THE theater is small and intimate, the audience made up of mostly inner-city youngsters from eight to 15 years old. The tension is tangible as as they watch Henry Meckler, after much ``should-I-or-shouldn't-I'' deliberation, raise the small vial to his lips and drain its contents. Henry is the focus of a play about substance-abuse, ``Jekyll and Hyde,'' that's part of Theatreworks USA's Free Off Broadway Summer Theatre for family audiences at the Promenade Theatre here.

Theatreworks USA, now in its 29th season, is regarded by many as the country's premier theater for young people and families. The award-winning company has done more than 25,000 performances in front of more than 21 million people in 49 states. The audience adds up to 300,000 annually in New York City alone.

In addition, the organization always has seven or eight companies touring the United States. Its repertory now includes more than 60 original works - plays and musicals - by both established and new playwrights. Theatreworks has been responsible for helping launch the careers of director Jerry Zaks, actors F. Murray Abraham, Henry Winkler, Sherman Hemsley, and others. The company launched its free summer theater last year with an award-winning musical about Jackie Robinson, ``Play to Win.''

Like ``Jekyll and Hyde,'' most Theatreworks productions aren't just fun (although they are certainly that) but are also learning experiences, which run the gamut of biographical, social, and personal subjects.
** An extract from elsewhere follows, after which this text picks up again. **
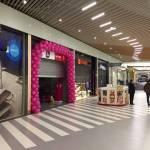 1 47 5 - Renovari Magazine Mall Plaza Romania Drumul Taberei
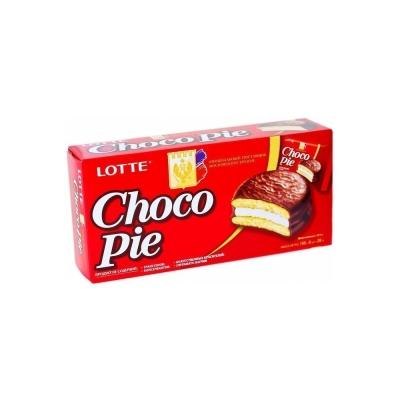 Печенье Лотте Чоко Пай прослоенное глазированное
In ``Jekyll and Hyde,'' Henry, a high school ``dweeb brain,'' becomes fascinated by the book ``Dr. Jekyll and Mr. Hyde.'' Ultimately Henry creates a substance in chemistry lab that changes him into a ``cool guy.'' The essence of the story is that Henry's desire to remain his ``new'' self causes him to need increasing quantities of the substance (which he calls ``more''), eventually wrecking his school and home relationships and dragging him into addiction. In the end, his parents and two best friends come to his rescue, in a scene with the moving song ``You're Not Alone.''

``Jekyll and Hyde,'' written by David Crane and Marta Kauffman, with music by Michael Skloff, is full of humor, astute true-to-life situations, snappy contemporary music, and a message that grabs but doesn't bludgeon.
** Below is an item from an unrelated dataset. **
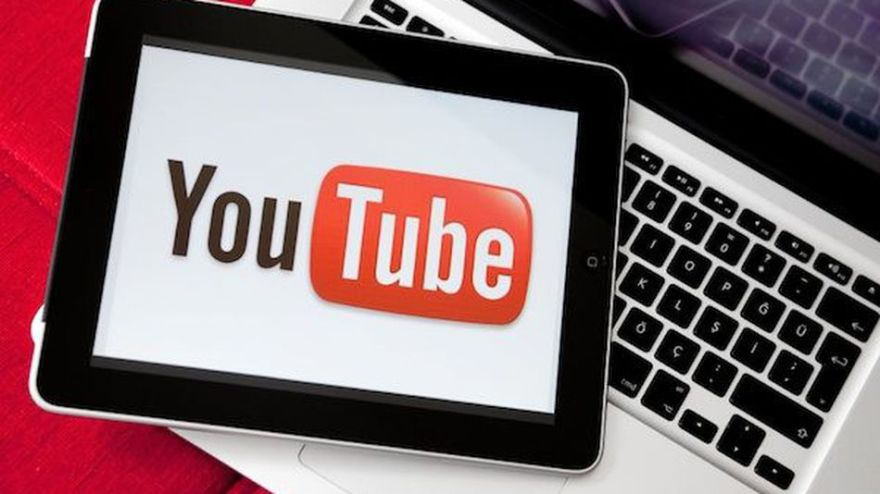 Youtube-show-to-debut-on-network-television-report--8bb4ae8a43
That's the way Theatreworks artistic director Jay Harnick wants to keep his productions. Even with so many young people's issues as possible subjects, both he and managing director Charles Hull want to make sure the plays don't come across as ``preachy.''

In a phone interview, Mr. Harnick remarked, ``We discovered early on - and it doesn't take any great brilliance to figure it out - that if you do a play that deals with [a topical] subject, you're so much better off if the audience doesn't know it - if they just come in for an entertainment, and they discover it themselves.''

Readers Digest magazine commissioned Theatreworks USA to produce three issue-oriented plays, the first being ``Jekyll and Hyde.'' The second, based on the book ``Harriet the Spy,'' deals with parent-child relationships; the third, which they're currently working on, is about illiteracy.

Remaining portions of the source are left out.